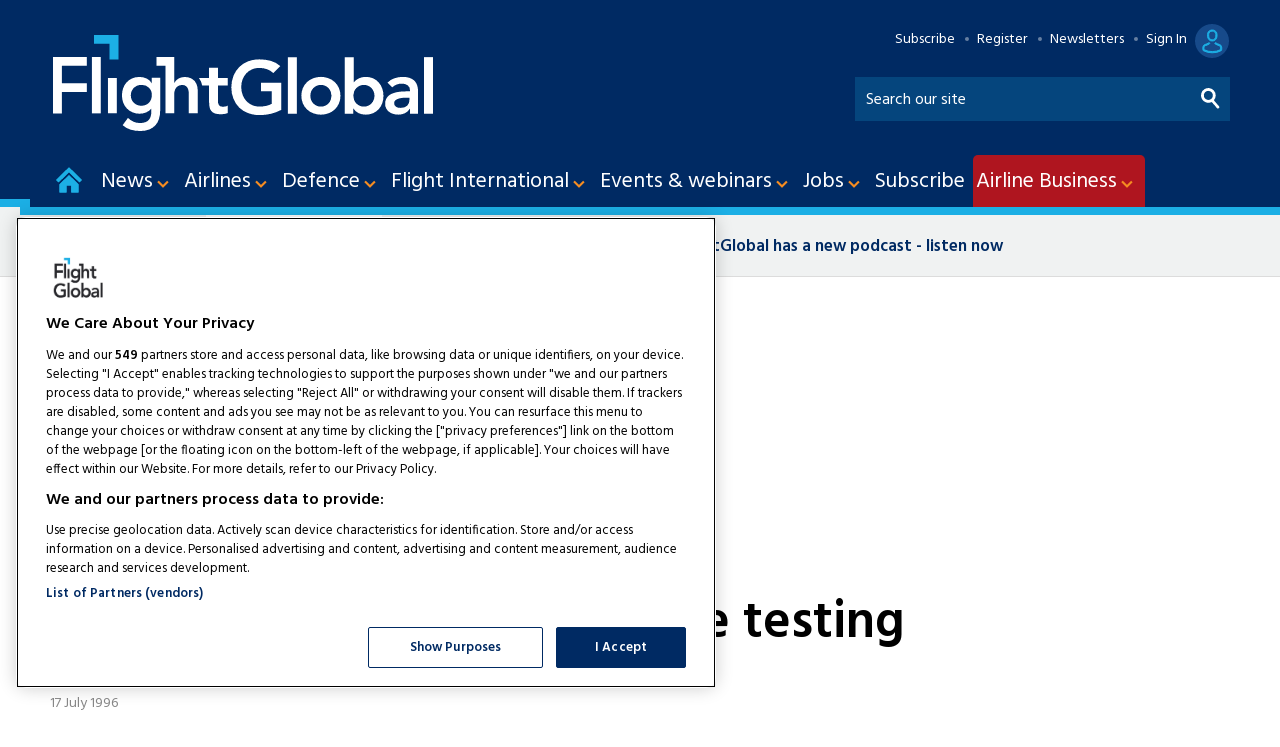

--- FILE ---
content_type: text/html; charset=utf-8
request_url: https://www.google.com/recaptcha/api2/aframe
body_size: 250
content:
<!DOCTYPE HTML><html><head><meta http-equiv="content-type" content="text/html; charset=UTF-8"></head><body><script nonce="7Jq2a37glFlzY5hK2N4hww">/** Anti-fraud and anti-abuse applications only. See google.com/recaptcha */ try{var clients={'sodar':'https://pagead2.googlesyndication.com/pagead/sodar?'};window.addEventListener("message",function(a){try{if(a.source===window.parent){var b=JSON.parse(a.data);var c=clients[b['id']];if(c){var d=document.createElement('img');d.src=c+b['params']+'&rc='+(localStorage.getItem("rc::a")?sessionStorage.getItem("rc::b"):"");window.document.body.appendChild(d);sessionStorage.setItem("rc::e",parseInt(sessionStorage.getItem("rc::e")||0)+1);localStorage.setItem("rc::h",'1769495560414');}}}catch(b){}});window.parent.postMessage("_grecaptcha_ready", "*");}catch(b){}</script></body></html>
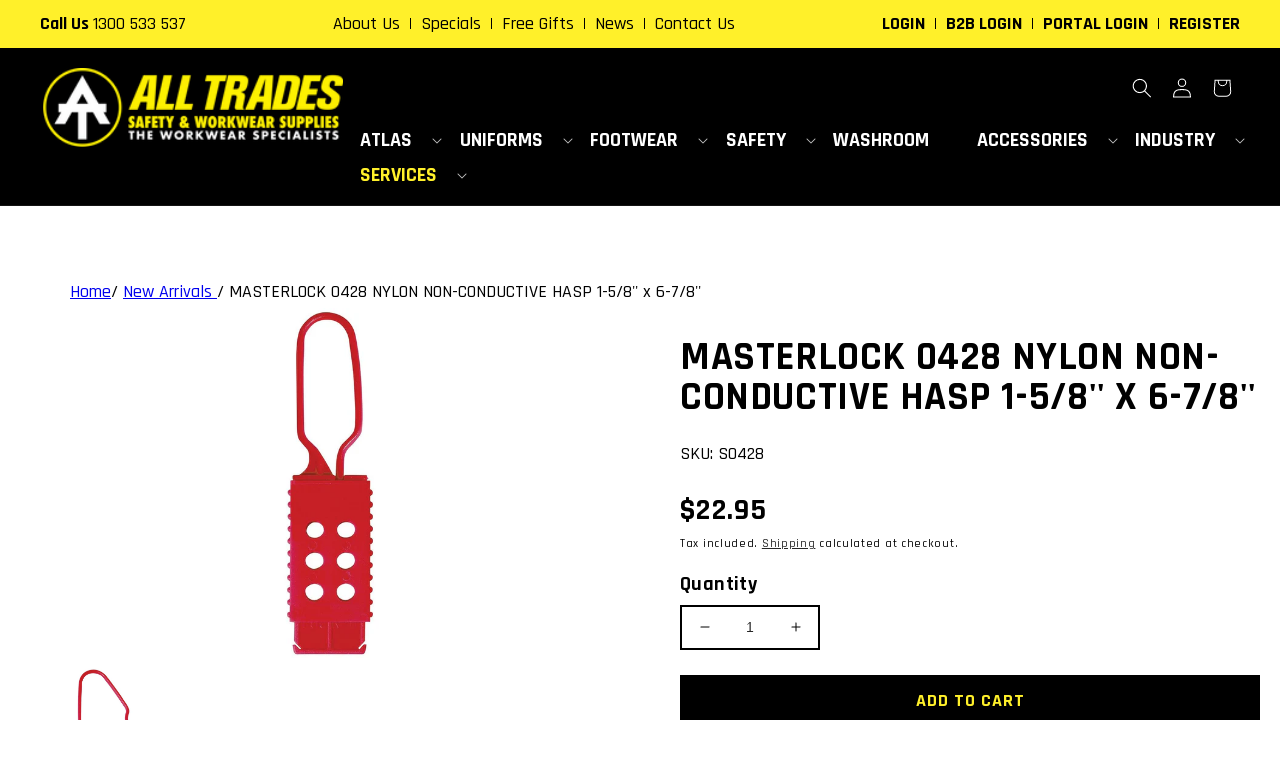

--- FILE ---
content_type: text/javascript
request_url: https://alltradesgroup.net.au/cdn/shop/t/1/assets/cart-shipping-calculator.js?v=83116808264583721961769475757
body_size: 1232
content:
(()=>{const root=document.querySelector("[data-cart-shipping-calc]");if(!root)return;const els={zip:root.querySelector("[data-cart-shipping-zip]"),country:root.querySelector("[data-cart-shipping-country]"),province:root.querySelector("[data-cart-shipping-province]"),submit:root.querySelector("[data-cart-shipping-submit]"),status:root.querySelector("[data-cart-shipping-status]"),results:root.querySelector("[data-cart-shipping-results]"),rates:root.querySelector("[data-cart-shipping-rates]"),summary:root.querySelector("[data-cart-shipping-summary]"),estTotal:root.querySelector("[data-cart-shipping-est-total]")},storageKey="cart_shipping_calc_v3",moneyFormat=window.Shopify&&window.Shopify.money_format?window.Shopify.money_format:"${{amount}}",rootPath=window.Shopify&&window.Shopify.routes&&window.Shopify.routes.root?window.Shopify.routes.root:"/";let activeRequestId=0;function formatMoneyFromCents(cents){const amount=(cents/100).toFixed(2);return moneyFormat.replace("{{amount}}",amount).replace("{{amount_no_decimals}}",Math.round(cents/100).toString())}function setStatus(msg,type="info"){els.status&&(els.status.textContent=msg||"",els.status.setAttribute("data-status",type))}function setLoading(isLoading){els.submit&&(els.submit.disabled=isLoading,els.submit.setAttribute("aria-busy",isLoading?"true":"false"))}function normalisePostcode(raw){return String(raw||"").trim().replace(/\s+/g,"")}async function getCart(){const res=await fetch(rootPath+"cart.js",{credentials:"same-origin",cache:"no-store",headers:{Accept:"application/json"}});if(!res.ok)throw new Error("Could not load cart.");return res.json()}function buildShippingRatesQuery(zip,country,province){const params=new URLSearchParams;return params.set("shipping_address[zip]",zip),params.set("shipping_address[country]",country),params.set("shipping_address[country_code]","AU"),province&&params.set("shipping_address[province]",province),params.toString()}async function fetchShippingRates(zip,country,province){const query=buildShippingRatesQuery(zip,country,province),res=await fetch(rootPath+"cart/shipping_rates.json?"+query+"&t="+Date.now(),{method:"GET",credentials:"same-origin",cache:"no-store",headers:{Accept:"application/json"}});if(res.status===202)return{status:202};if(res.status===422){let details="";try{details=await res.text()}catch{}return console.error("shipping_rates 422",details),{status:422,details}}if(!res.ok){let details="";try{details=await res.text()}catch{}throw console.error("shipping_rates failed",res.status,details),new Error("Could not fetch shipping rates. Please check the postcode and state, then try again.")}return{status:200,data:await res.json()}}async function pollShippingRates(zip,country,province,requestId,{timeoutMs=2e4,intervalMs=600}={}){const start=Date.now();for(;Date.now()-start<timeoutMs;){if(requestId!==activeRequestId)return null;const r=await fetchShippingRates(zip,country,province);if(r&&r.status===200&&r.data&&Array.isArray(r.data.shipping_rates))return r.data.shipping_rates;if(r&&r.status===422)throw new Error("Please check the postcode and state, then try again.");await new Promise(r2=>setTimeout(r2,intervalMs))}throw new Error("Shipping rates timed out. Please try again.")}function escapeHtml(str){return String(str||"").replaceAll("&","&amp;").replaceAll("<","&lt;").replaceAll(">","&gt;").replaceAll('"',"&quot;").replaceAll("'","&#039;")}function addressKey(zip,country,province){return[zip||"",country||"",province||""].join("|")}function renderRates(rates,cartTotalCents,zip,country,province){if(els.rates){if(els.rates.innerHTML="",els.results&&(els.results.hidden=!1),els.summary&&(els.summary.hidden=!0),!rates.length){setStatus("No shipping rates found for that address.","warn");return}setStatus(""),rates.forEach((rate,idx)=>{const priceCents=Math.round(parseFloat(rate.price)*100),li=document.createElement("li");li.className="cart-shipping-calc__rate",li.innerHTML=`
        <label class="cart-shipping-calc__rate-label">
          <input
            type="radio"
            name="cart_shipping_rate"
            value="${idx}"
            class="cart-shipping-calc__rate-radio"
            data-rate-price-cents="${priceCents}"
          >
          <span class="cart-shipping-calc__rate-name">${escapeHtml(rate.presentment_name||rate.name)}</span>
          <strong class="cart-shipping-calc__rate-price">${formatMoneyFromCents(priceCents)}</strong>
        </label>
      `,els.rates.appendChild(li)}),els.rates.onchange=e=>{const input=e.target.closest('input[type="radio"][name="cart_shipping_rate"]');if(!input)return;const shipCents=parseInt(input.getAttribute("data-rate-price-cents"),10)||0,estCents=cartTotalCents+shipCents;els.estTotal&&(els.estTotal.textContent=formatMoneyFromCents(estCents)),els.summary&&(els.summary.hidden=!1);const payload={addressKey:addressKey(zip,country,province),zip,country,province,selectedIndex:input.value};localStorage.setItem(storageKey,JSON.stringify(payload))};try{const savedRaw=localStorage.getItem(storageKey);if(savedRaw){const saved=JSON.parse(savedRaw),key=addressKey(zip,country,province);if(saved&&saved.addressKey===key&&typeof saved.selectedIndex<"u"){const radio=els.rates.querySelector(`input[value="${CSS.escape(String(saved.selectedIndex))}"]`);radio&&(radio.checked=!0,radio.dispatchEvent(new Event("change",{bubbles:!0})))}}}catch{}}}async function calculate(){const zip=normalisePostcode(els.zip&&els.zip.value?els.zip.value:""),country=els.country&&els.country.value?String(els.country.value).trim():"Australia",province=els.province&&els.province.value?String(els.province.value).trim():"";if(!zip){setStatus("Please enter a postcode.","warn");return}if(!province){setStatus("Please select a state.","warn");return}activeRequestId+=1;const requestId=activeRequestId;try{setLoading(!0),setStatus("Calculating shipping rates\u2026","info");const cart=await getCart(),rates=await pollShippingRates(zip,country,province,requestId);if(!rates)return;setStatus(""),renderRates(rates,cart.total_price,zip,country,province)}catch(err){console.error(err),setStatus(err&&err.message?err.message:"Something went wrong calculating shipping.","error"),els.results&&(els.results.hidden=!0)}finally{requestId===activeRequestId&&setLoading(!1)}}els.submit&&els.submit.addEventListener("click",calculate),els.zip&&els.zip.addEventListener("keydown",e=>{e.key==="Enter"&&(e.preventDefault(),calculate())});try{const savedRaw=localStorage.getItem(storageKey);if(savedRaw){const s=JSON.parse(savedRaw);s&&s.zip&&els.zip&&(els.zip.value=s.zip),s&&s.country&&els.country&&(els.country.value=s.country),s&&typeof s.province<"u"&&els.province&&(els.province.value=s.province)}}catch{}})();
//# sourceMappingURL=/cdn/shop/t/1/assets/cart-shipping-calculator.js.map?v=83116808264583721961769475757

Work task:
The exact lines from the beginning of the data through the one that contains "Anti-fraud and anti-abuse" must be given again, both ends included, and pictures must be left out.

Response:
--- FILE ---
content_type: text/html; charset=utf-8
request_url: https://www.google.com/recaptcha/api2/aframe
body_size: 250
content:
<!DOCTYPE HTML><html><head><meta http-equiv="content-type" content="text/html; charset=UTF-8"></head><body><script nonce="7Jq2a37glFlzY5hK2N4hww">/** Anti-fraud and anti-abuse applications only. See google.com/recaptcha */ try{var clients={'sodar':'https://pagead2.googlesyndication.com/pagead/sodar?'};window.addEventListener("message",function(a){try{if(a.source===window.parent){var b=JSON.parse(a.data);var c=clients[b['id']];if(c){var d=document.createElement('img');d.src=c+b['params']+'&rc='+(localStorage.getItem("rc::a")?sessionStorage.getItem("rc::b"):"");window.document.body.appendChild(d);sessionStorage.setItem("rc::e",parseInt(sessionStorage.getItem("rc::e")||0)+1);localStorage.setItem("rc::h",'1769495560414');}}}catch(b){}});window.parent.postMessage("_grecaptcha_ready", "*");}catch(b){}</script></body></html>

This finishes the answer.